> _GIVEN TEXT_:
Example by changing threshold


# Simulating a scale-free homophilic network
set.seed(1231)
X <- rep(c(1,1,1,1,1,0,0,0,0,0), 50)
net <- rgraph_ba(t = 499, m=4, eta = X)

# Taking a look in igraph
ig  <- igraph::graph_from_adjacency_matrix(net)
plot(ig, vertex.color = c("azure", "tomato")[X+1], vertex.label = NA,
     vertex.size = sqrt(dgr(net)))


# Now, simulating a bunch of diffusion processes
nsim <- 500L
ans_1and2 <- vector("list", nsim)
set.seed(223)
for (i in 1:nsim) {
  # We just want the cum adopt count
  ans_1and2[[i]] <- 
    cumulative_adopt_count(
      rdiffnet(
        seed.graph = net,
        t = 10,
        threshold.dist = sample(1:2, 500L, TRUE),
        seed.nodes = "random",
        seed.p.adopt = .10,
        exposure.args = list(outgoing = FALSE, normalized = FALSE),
        rewire = FALSE
        )
      )
  
  # Are we there yet?
  if (!(i %% 50))
    message("Simulation ", i," of ", nsim, " done.")
}
# Simulation 50 of 500 done.
# Simulation 100 of 500 done.
# Simulation 150 of 500 done.
# Simulation 200 of 500 done.
# Simulation 250 of 500 done.
# Simulation 300 of 500 done.
# Simulation 350 of 500 done.
# Simulation 400 of 500 done.
# Simulation 450 of 500 done.
# Simulation 500 of 500 done.

# Extracting prop
ans_1and2 <- do.call(rbind, lapply(ans_1and2, "[", i="prop", j=))

ans_2and3 <- vector("list", nsim)
set.seed(223)
for (i in 1:nsim) {
  # We just want the cum adopt count
  ans_2and3[[i]] <- 
    cumulative_adopt_count(
      rdiffnet(
        seed.graph = net,
        t = 10,
        threshold.dist = sample(2:3, 500L, TRUE),
        seed.nodes = "random",
        seed.p.adopt = .10,
        exposure.args = list(outgoing = FALSE, normalized = FALSE),
        rewire = FALSE
        )
      )
  
  # Are we there yet?
  if (!(i %% 50))
    message("Simulation ", i," of ", nsim, " done.")
}
# Simulation 50 of 500 done.
# Simulation 100 of 500 done.
# Simulation 150 of 500 done.
# Simulation 200 of 500 done.
# Simulation 250 of 500 done.
# Simulation 300 of 500 done.
# Simulation 350 of 500 done.

> _SET EXERCISE 1_:
Answer these from the threshold-change example:
(a) Which seed value is set right before the scale-free network is simulated?
(b) What number is assigned to nsim?
(c) What range does the second loop sample its threshold values from?
> _SET EXERCISE 2_:
Extend the threshold-change example past its final line.

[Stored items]
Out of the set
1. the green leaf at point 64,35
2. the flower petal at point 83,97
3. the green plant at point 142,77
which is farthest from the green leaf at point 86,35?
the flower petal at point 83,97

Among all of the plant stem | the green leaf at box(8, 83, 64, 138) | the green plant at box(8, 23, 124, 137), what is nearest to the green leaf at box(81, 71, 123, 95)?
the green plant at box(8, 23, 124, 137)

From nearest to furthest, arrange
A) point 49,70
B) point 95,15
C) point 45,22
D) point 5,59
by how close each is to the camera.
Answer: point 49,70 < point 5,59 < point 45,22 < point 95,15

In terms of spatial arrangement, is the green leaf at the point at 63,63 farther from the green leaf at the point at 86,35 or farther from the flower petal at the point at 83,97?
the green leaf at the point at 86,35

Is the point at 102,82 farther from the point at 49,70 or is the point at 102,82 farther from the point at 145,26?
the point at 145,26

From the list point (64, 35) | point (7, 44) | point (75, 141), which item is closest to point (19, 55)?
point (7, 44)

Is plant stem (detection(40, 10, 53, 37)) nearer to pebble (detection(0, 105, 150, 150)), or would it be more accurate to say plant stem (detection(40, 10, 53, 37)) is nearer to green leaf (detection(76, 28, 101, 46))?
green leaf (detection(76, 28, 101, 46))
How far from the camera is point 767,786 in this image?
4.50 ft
--
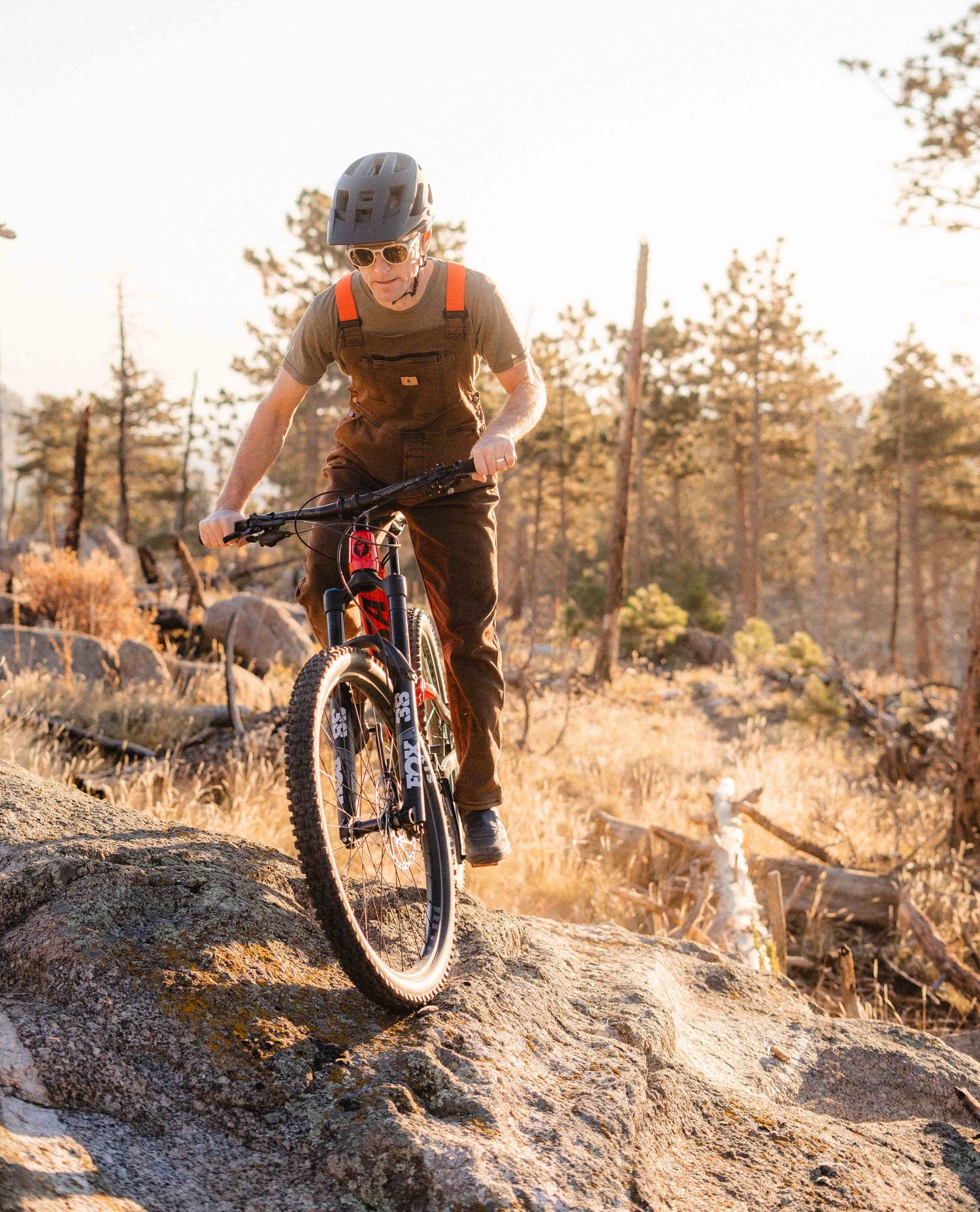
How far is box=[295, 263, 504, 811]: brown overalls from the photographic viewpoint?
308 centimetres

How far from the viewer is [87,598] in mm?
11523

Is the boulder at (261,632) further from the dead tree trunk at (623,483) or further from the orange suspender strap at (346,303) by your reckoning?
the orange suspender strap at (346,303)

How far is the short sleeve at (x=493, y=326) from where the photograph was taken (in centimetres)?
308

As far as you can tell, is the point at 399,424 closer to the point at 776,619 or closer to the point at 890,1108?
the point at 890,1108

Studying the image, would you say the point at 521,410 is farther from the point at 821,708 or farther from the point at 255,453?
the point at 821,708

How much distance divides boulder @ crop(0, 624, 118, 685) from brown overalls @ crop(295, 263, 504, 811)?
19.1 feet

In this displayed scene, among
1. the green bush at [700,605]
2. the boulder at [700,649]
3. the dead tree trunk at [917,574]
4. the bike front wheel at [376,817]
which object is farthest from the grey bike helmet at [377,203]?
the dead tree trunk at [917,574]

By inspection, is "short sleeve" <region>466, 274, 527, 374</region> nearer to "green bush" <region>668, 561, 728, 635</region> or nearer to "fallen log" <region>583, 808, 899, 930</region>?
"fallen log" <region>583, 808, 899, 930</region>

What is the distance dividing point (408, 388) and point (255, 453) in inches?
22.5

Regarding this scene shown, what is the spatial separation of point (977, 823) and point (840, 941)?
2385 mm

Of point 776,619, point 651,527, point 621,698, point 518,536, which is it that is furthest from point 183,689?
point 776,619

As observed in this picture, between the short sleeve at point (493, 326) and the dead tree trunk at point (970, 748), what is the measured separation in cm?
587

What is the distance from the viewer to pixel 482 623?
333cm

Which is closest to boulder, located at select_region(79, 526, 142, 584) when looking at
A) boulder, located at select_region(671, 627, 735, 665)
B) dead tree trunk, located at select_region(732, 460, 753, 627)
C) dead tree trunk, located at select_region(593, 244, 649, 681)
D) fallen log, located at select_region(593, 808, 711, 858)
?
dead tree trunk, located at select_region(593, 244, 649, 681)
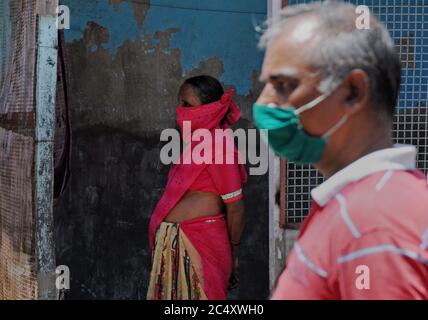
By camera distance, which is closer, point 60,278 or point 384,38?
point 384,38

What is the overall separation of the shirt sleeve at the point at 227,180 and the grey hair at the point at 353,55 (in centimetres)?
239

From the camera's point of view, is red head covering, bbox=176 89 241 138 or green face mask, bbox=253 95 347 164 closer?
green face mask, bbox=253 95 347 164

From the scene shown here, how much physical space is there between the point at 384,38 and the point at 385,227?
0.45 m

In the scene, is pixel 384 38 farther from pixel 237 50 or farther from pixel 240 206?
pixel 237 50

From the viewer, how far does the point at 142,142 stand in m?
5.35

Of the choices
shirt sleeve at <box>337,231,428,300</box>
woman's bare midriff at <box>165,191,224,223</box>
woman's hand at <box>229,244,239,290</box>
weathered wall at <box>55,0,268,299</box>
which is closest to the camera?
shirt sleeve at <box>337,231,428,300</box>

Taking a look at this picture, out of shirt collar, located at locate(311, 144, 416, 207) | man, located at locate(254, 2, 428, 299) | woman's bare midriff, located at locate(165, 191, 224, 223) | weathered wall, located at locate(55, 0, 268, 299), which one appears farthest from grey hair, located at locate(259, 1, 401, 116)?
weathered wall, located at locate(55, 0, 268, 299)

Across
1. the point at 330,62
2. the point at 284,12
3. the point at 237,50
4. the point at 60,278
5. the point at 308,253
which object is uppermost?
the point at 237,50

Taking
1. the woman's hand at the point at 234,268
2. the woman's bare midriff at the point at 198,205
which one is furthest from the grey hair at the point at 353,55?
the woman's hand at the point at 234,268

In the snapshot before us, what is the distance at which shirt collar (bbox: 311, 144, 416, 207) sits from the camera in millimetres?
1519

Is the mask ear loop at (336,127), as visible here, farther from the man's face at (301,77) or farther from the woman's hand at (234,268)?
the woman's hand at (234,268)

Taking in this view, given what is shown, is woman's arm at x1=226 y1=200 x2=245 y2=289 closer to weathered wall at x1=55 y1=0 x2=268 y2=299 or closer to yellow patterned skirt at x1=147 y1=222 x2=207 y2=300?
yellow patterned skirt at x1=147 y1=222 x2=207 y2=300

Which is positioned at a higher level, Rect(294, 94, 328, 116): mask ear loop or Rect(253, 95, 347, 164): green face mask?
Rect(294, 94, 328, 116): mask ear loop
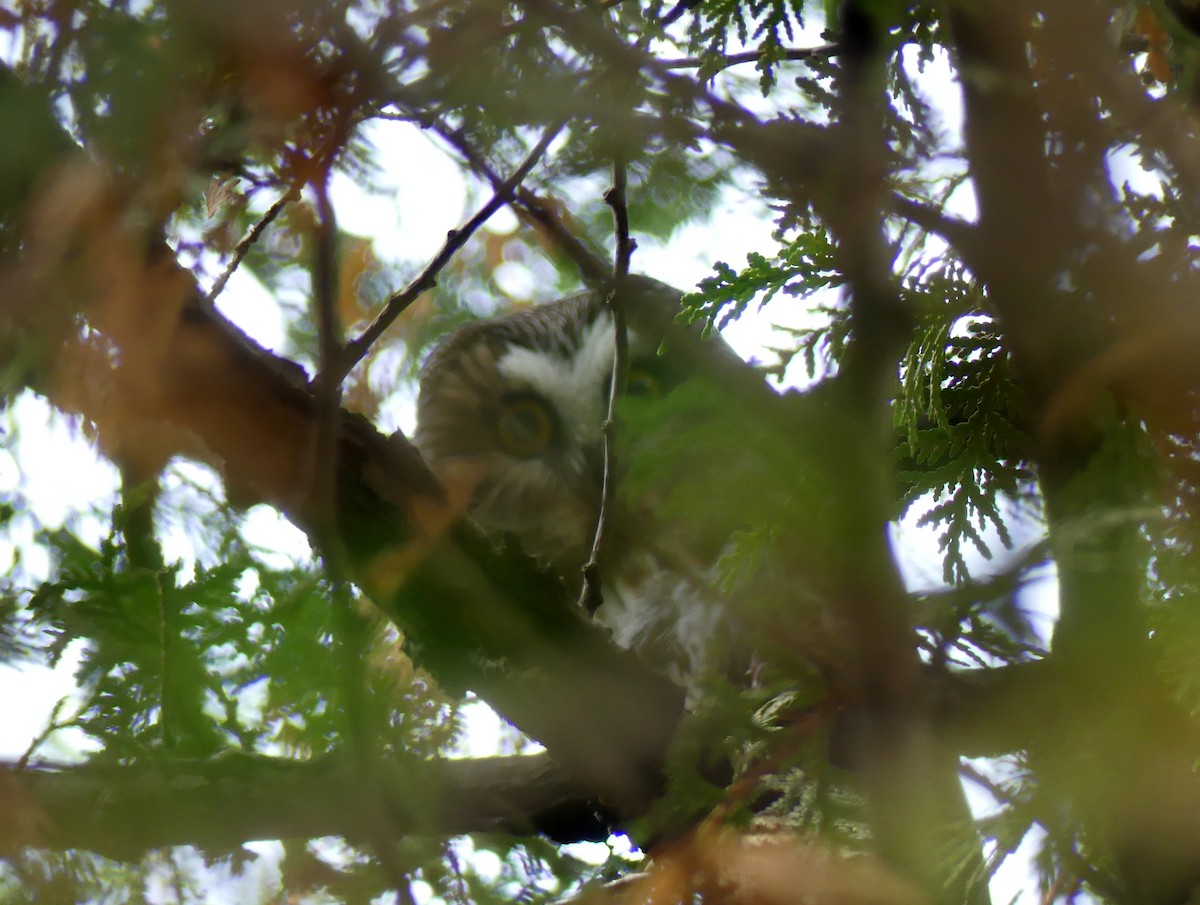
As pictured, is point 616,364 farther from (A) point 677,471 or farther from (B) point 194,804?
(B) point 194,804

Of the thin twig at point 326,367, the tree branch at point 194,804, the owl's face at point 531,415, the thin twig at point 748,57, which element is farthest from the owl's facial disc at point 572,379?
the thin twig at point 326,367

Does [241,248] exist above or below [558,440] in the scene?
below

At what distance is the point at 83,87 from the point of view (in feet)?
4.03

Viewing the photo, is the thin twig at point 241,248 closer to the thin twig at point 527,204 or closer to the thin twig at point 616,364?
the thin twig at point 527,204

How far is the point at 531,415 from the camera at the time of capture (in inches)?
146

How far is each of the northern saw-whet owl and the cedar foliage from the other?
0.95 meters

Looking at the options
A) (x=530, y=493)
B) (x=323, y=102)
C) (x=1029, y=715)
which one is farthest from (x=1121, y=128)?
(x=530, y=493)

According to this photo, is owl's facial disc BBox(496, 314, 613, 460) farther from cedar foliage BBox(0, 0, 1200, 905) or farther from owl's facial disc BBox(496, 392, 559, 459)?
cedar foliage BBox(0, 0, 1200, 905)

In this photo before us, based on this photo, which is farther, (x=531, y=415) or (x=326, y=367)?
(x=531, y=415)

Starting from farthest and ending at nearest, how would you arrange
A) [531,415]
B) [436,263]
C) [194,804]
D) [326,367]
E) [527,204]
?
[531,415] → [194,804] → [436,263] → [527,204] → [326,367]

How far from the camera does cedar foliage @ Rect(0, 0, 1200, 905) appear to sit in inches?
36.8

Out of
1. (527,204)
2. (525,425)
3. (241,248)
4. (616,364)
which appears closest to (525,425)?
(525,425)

> _RESULT 1_:
(a) 1231
(b) 500L
(c) 2:3

> _RESULT 2_:
# Simulation 400 of 500 done.
# Simulation 450 of 500 done.
# Simulation 500 of 500 done.

ans_2and3 <- do.call(rbind, lapply(ans_2and3, "[", i="prop", j=))

This can actually be simplified by using the function rdiffnet_multiple. The following lines of code accomplish the same as the previous code avoiding the for-loop (from the user’s perspective). Besides of the usual parameters passed to rdiffnet, the rdiffnet_multiple function requires R (number of repetitions/simulations), and statistic (a function that returns the statistic of insterst). Optionally, the user may choose to specify the number of clusters to run it in parallel (multiple CPUs):

ans_1and3 <- rdiffnet_multiple(
  # Num of sim
  R              = nsim,
  # Statistic
  statistic      = function(d) cumulative_adopt_count(d)["prop",], 
  seed.graph     = net,
  t              = 10,
  threshold.dist = sample(1:3, 500, TRUE),
  seed.nodes     = "random",
  seed.p.adopt   = .1,
  rewire         = FALSE,
  exposure.args  = list(outgoing=FALSE, normalized=FALSE),
  # Running on 4 cores
  ncpus          = 4L
  )

boxplot(ans_1and2, col="ivory", xlab = "Time", ylab = "Threshold")
boxplot(ans_2and3, col="tomato", add=TRUE)
boxplot(t(ans_1and3), col = "steelblue", add=TRUE)
legend(
  "topleft",
  fill = c("ivory", "tomato", "steelblue"),
  legend = c("1/2", "2/3", "1/3"),
  title = "Threshold range",
  bty ="n"
)

Example simulating a thousand networks by changing threshold levels. The final prevalence, or hazard as a function of threshold levels.

Problems

Given the following types of networks: Small-world, Scale-free, Bernoulli, what set of \(n\) initiators maximizes diffusion? (solution script and solution plot)